==== INFORMATION SUPPLIED ====

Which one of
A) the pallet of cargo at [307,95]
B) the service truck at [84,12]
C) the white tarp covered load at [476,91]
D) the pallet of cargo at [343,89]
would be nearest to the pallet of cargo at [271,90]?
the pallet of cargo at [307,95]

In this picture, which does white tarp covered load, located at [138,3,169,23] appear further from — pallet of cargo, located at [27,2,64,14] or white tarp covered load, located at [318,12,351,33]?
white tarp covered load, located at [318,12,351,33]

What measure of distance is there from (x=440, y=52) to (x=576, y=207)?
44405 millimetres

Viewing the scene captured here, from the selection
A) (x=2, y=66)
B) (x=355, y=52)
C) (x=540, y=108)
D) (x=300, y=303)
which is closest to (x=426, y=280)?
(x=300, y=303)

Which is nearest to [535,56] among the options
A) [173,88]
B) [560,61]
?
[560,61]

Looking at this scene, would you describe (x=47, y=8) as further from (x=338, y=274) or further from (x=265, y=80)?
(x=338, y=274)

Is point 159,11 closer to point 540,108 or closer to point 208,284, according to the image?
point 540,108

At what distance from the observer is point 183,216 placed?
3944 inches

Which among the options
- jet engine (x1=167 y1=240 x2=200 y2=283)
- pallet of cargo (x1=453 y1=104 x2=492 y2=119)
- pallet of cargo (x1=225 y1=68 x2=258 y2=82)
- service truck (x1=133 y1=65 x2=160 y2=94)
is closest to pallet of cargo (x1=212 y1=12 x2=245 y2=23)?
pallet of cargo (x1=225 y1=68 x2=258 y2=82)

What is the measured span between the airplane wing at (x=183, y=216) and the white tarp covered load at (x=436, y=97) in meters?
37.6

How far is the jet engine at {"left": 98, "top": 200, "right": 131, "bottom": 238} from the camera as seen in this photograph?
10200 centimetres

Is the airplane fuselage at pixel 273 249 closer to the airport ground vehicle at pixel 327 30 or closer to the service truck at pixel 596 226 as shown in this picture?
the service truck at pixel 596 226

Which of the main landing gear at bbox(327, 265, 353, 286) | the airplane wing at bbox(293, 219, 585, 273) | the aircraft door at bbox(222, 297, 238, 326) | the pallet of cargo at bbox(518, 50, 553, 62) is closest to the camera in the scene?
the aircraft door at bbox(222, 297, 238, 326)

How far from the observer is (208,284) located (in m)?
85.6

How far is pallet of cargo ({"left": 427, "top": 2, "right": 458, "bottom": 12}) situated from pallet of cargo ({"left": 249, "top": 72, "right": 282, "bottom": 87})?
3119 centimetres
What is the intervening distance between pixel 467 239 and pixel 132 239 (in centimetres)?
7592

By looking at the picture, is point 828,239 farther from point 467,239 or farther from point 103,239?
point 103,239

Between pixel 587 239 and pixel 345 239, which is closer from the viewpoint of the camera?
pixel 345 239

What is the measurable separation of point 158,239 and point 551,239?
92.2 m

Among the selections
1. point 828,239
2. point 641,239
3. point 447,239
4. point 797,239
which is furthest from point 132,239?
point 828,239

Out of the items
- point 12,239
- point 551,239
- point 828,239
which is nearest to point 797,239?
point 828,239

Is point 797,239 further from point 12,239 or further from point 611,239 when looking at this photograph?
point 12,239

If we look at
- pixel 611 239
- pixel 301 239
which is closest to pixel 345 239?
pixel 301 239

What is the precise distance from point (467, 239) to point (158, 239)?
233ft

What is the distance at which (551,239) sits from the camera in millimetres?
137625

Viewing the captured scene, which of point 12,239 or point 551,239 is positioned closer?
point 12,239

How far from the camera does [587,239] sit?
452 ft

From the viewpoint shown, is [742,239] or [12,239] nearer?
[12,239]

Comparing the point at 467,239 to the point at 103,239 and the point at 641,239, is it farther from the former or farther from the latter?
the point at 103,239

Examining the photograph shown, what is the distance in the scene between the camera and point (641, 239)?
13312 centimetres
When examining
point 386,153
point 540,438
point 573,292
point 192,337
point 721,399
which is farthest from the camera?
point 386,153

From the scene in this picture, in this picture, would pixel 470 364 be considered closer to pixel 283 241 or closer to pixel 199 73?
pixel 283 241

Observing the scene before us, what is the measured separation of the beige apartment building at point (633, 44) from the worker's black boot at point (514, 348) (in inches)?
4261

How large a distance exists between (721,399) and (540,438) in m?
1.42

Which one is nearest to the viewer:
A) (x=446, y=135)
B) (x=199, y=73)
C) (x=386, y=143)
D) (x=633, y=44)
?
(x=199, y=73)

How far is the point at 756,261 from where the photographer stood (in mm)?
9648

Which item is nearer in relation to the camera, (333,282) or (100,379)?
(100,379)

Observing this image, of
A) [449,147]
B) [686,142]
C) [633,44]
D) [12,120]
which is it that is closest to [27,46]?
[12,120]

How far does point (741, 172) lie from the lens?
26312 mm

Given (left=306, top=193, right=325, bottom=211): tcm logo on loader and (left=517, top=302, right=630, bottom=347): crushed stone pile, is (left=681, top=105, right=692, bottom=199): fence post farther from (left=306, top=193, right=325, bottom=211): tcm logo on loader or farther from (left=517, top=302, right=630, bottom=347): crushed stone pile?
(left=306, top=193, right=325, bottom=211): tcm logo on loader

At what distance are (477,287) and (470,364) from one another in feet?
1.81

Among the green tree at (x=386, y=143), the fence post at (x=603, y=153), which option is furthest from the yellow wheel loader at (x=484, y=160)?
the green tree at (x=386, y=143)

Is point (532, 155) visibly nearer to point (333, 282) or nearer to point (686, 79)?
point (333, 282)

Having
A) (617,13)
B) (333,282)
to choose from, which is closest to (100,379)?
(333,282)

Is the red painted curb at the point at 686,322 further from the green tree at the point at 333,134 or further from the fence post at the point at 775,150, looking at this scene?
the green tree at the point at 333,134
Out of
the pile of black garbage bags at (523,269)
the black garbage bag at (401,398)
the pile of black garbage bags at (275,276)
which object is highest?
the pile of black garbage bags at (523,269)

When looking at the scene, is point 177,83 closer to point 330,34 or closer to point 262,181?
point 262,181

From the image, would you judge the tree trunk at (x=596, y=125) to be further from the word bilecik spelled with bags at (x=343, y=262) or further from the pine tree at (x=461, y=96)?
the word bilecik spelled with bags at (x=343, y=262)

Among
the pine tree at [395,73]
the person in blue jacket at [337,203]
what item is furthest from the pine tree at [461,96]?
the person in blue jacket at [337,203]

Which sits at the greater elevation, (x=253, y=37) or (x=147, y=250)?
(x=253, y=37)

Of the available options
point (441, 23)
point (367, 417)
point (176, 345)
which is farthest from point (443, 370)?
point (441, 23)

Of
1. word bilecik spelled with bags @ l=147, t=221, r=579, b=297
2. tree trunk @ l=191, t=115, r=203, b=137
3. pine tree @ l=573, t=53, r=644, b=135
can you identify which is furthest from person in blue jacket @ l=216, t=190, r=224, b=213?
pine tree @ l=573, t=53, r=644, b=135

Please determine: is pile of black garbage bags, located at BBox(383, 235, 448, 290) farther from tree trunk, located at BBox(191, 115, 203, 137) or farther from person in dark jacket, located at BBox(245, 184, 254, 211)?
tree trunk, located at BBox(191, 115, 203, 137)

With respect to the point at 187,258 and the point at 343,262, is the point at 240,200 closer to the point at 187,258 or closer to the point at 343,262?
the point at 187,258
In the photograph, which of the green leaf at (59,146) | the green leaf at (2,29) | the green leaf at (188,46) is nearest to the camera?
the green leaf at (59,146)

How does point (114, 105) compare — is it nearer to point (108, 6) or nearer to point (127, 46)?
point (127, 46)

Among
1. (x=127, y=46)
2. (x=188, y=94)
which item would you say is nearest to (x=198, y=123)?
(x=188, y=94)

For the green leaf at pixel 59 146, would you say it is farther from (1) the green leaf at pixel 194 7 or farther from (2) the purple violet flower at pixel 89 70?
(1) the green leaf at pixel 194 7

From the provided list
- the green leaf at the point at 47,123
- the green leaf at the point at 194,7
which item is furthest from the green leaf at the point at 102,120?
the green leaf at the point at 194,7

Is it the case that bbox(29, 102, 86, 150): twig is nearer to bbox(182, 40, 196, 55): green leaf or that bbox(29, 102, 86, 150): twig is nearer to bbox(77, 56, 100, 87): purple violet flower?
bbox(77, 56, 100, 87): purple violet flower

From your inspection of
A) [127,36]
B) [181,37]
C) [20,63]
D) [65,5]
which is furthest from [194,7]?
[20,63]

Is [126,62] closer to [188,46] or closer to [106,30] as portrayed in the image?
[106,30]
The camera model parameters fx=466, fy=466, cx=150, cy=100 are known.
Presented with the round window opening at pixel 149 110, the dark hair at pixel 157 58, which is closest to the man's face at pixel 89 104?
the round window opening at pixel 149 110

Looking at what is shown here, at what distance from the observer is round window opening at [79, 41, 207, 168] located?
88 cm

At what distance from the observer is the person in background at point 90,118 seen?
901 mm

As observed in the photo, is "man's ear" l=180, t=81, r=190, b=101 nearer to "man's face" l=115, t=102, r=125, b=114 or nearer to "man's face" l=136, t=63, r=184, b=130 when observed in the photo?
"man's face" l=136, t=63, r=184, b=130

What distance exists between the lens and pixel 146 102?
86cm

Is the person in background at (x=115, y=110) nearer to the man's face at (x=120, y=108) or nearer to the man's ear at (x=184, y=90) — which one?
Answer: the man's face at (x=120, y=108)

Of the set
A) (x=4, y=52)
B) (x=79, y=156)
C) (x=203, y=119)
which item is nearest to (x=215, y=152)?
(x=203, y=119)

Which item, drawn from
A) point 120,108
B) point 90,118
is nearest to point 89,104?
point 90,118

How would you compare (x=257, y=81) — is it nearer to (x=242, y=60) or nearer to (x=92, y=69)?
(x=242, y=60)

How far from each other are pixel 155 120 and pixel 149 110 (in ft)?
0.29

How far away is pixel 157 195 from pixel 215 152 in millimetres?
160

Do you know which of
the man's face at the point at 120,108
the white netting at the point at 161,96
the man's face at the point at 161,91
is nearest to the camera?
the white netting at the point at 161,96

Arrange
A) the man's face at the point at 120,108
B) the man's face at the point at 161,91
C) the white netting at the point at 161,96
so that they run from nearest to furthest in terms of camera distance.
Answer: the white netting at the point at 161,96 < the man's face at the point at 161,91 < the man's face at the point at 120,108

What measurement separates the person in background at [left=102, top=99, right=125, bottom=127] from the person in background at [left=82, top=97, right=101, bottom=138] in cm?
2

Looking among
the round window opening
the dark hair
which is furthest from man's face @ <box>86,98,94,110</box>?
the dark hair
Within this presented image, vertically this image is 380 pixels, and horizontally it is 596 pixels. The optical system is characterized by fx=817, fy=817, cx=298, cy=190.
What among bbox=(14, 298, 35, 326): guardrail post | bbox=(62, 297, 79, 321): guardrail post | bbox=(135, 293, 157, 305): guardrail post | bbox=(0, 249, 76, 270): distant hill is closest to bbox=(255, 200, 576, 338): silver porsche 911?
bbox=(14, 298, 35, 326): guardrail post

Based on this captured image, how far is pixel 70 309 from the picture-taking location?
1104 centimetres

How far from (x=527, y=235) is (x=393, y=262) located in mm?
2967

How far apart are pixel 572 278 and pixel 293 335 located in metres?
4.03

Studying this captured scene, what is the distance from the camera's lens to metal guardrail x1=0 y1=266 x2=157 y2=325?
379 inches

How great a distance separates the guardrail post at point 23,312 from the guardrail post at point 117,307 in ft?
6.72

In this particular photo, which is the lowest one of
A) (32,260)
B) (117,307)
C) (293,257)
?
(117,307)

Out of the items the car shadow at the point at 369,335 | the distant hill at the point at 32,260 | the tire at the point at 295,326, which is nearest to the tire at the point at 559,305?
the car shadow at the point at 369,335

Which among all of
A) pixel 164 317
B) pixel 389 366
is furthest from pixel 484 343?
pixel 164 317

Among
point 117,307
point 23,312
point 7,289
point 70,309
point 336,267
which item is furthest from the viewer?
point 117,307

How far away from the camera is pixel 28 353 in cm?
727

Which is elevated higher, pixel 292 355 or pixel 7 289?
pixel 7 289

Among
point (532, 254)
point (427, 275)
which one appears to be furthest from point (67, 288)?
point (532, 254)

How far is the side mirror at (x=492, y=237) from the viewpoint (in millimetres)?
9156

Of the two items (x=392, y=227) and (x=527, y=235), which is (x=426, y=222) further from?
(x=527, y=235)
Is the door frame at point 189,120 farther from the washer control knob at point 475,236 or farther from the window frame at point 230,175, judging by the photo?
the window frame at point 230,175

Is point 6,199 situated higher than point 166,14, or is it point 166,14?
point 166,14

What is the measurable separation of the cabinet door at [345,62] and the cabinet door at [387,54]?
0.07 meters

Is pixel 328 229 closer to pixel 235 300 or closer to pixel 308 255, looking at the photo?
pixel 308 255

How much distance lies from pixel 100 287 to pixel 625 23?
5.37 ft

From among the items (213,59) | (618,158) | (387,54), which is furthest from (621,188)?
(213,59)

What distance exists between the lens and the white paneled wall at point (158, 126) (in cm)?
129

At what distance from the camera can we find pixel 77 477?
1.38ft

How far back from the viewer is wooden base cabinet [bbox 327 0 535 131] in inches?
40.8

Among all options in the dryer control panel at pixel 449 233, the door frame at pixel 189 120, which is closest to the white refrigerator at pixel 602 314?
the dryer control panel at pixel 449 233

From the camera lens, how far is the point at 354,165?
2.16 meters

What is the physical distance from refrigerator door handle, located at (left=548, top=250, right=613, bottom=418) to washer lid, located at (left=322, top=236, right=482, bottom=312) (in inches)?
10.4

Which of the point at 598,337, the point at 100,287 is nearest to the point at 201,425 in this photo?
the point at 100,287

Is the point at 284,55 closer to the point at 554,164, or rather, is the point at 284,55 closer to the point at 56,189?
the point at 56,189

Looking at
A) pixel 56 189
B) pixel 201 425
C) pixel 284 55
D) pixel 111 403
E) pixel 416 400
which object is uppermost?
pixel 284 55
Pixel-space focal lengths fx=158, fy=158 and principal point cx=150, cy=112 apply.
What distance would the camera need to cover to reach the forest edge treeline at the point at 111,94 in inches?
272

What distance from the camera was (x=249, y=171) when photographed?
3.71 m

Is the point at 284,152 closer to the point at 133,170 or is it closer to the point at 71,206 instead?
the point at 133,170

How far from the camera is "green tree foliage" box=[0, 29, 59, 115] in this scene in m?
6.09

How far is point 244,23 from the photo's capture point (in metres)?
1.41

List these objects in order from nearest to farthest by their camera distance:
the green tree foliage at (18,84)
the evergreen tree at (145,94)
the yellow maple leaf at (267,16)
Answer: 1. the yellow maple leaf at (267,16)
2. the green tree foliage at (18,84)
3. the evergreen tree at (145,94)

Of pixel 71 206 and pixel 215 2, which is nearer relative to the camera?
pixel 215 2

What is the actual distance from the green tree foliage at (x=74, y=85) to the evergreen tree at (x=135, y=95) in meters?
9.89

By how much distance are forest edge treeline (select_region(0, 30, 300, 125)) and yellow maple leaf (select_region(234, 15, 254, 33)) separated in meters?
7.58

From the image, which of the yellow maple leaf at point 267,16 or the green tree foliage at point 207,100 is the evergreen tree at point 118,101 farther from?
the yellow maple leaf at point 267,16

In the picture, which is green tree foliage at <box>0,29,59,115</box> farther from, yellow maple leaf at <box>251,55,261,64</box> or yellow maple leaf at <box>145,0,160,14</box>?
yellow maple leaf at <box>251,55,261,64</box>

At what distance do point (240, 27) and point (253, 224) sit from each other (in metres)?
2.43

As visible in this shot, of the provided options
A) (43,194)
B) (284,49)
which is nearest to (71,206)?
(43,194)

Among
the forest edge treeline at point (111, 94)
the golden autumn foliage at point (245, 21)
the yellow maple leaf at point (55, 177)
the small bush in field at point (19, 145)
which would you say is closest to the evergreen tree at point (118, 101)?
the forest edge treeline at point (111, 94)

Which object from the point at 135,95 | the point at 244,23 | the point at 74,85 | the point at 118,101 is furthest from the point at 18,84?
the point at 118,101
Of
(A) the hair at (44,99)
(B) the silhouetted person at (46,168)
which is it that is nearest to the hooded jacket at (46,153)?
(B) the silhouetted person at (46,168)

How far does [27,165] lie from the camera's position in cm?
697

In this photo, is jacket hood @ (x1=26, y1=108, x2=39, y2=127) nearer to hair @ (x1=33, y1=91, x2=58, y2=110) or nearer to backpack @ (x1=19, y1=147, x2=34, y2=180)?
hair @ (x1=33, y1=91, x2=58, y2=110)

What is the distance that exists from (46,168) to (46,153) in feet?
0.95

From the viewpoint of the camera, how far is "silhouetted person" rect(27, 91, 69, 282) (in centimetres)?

====

> [WHAT IS BEING ASKED] Can you reproduce the records from the line with "Is point 6,199" to the line with "0.07 meters", copying every line in that span verbatim?

> [CORRECT RESULT]
Is point 6,199 situated higher than point 166,14, or is it point 166,14?
point 166,14

What is the measurable separation of the cabinet door at [345,62] and the cabinet door at [387,54]?
0.07 meters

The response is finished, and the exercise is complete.